====== Alıştırma metni ======
ÖZKÖK İLE BARLAS'IN KAVGASINA VAROL ERSOY TEŞHİSİ KOYDU; MEDYANIN ANDROPOZ VE HATTA HİPOGONAD HALLERİ!

Medyaradar'ın usta kalemi VAROL ERSOY uyardı: Özkök'le Barlas arasındaki bu seviyesiz polemik henüz bir ilktir!

Hürriyet yazarı Ertuğrul Özkök’le Sabah Başyazarı Mehmet Barlas arasında patlayan “sertleşme sorunu” tartışması; medyamızın zaten içler acısı olan seviyesini iyice yerlere düşürdü...
Tamamen belden aşağıya inen ve spermlerin havalarda uçuştuğu bu tartışmadan sonra, “Medyamız andropoza mı giriyor, yoksa aslında sorun hipogonad mı?” sorusunu sormanın zamanının geldiğini düşünüyorum.
======
[Aşağıdakileri tamamlayın]:
1. Özkök ile Barlas'ın tartışmasını anlatan metinde adı geçen kişiler kimlerdir? Hepsini tam adlarıyla sıralayın.
2. Özkök ile Barlas'ın tartışmasını anlatan metne göre şu soruları yanıtlayın:
(a) Ertuğrul Özkök hangi gazetenin yazarıdır?
(b) Mehmet Barlas'ın Sabah'taki görevi nedir?
(c) Varol Ersoy hangi yayının kalemi olarak anılıyor?
3. Özkök ile Barlas'ın tartışmasını anlatan metni, son cümlesinden sonra kaldığı yerden birkaç cümleyle sürdürün.
====== Kaynak veriler ======
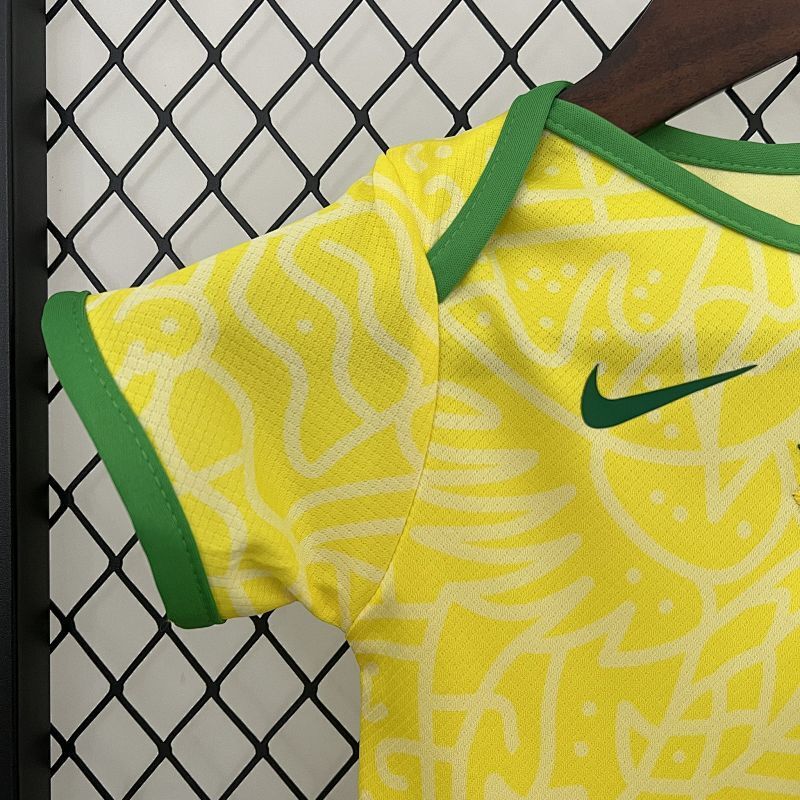 Ensemble Enfant Brazil Baby Uniform Domicile 25/26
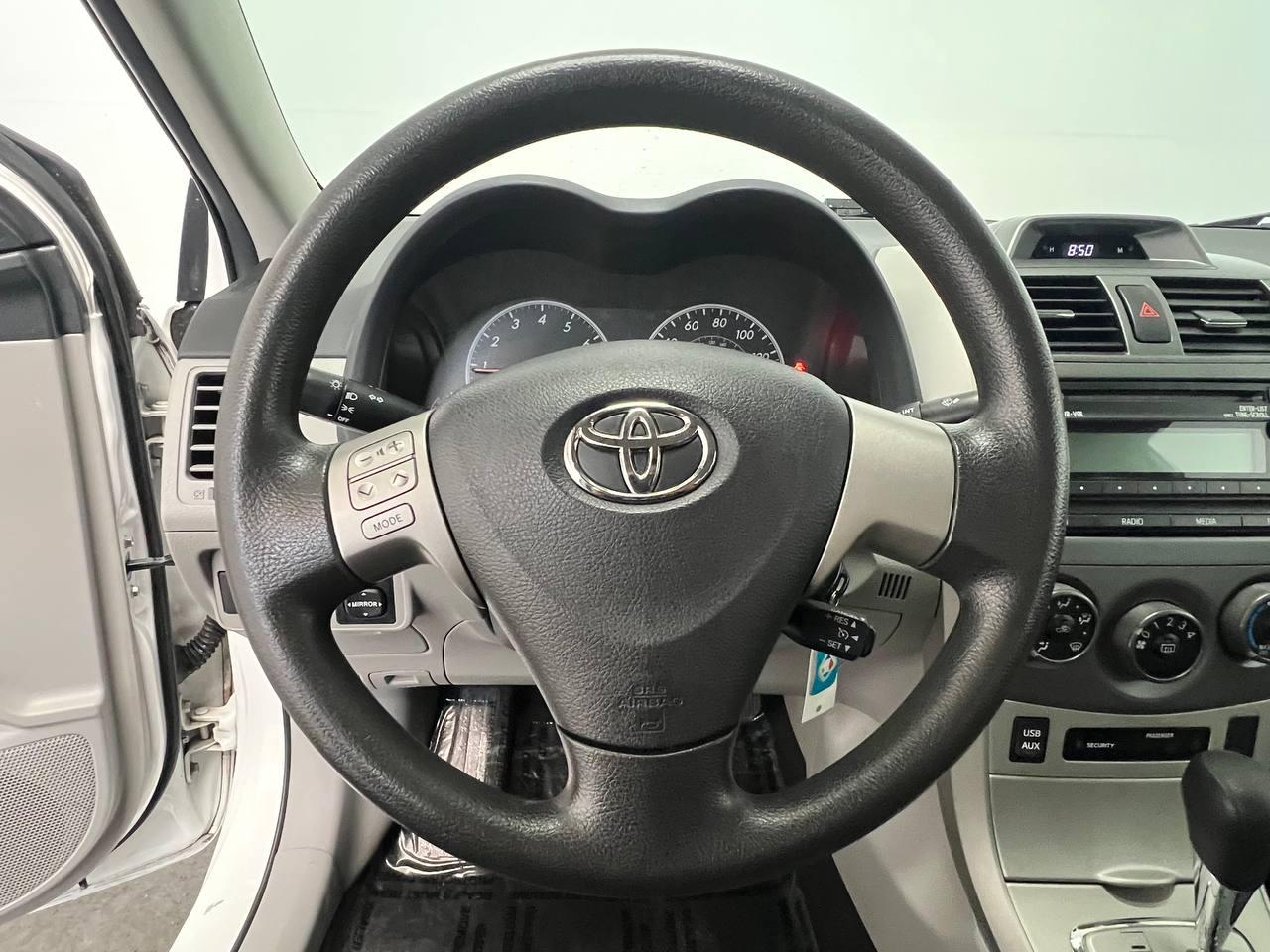 Toyota Corolla LE 2012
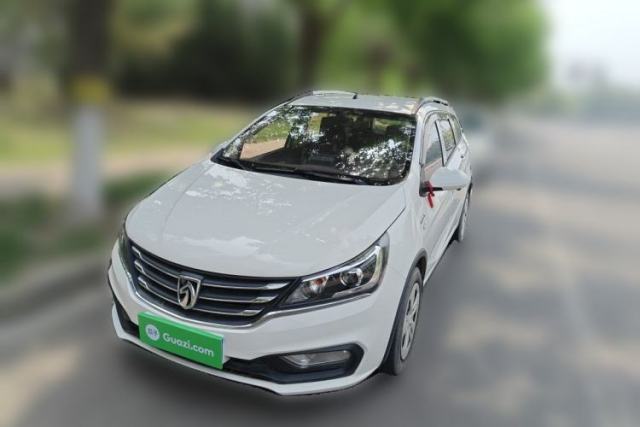 Used Baojun 310W 2017 1.5L Manual Comfort Version China VI Emission Standard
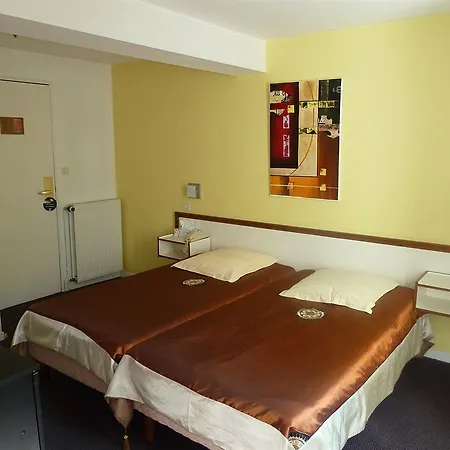 Hotel Des Lilas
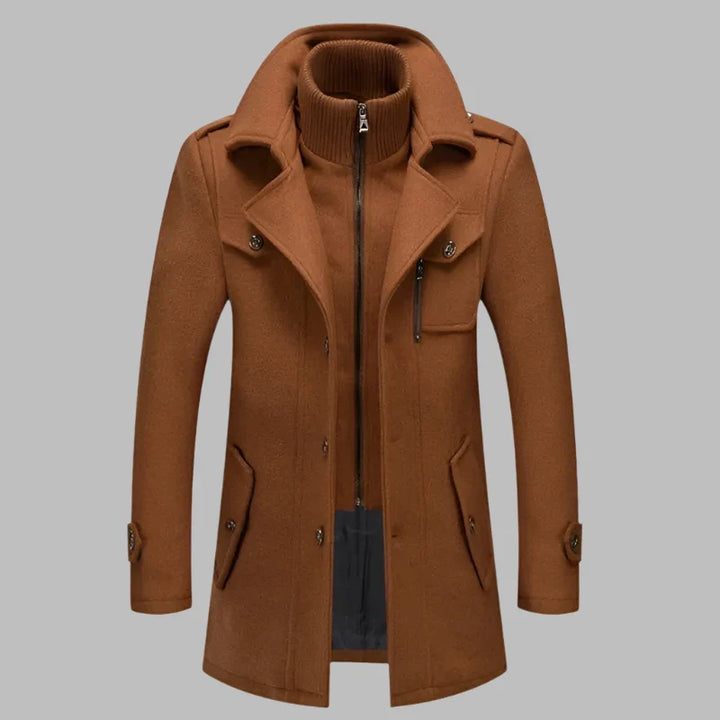 Brauner Herrenmantel mit Reißverschluss und Knöpfen, elegantes Design, ideal für Herbst und Winter. Hochwertige Mode für stilbewusste Männer.
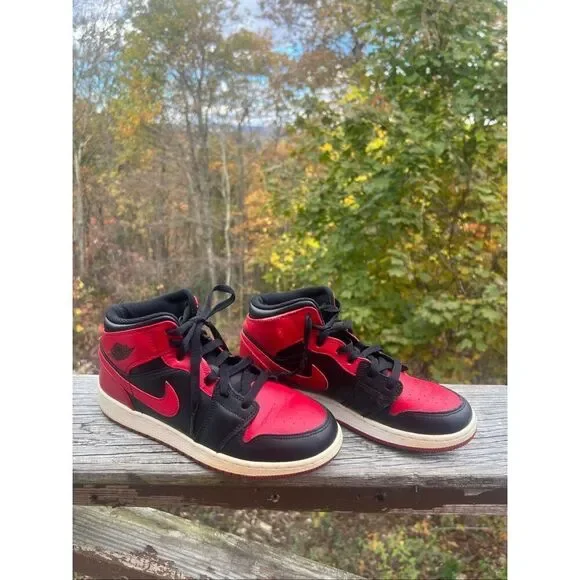 Nike Air Jordan 1 Mid 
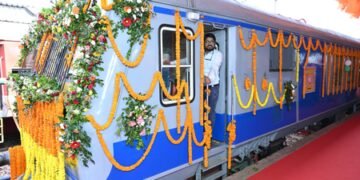 Chhattisgarh: Train reaches Raoghat for first time since Independence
======
[Alıştırma cevapları]:
1.
Varol Ersoy
Ertuğrul Özkök
Mehmet Barlas

2.
(a) Hürriyet
(b) Başyazar
(c) Medyaradar

3.
***
Önce olayı hatırlatayım:
Ertuğrul Özkök iki gün önce, Mehmet Barlas’ı da işin içine katarak “Hasan Cemal’in sertleşme sorunu var” içerikli bir yazı kaleme aldı.
Özkök yazısına, “Mehmet Bey, Sayın Barlas; Sakın başlığa bakıp yine öfkelenmeyiniz. Konu, sizin sinirinizi bozan o malum sıvının (spermin) çıktığı organla ilgili değil. Yani, ‘sertleşme’ dediğim şey sizin sorununuz değil. Ortak bir arkadaşımızın sorunu... Duydunuz mu, Hasan Cemal’in sertleşme sorunu varmış” sözleriyle başladı ve şöyle devam etti:
“Daha dün, 1915 Ermeni olaylarına ‘Soykırım’ demekten bile korkmayan... 12 Eylül’de koskoca Evren Paşa’ya karşı sertleşmekten çekinmeyen, Cemal Paşa’nın cesur gazeteci torunu Hasan Cemal bugün neden sertleşemiyor? (../..)Bundan böyle yazı yazmaya başlamadan veya televizyona çıkmadan önce iki kadeh şarap içeceğim. Sertleşme sorunumu, Viagra yerine böyle bir maddeyle çözmeye çalışacağım.”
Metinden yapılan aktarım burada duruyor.